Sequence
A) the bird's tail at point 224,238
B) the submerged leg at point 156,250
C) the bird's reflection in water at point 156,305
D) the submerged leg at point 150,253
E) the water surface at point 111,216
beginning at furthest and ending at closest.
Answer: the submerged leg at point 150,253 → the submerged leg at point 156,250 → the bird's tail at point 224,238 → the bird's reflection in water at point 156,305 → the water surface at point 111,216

WRITTEN INSTRUCTION —
Please render the lines above as a JSON list of strings, with one string per line and any blank lines left out.

RESPONSE —
[
  "Sequence",
  "A) the bird's tail at point 224,238",
  "B) the submerged leg at point 156,250",
  "C) the bird's reflection in water at point 156,305",
  "D) the submerged leg at point 150,253",
  "E) the water surface at point 111,216",
  "beginning at furthest and ending at closest.",
  "Answer: the submerged leg at point 150,253 → the submerged leg at point 156,250 → the bird's tail at point 224,238 → the bird's reflection in water at point 156,305 → the water surface at point 111,216"
]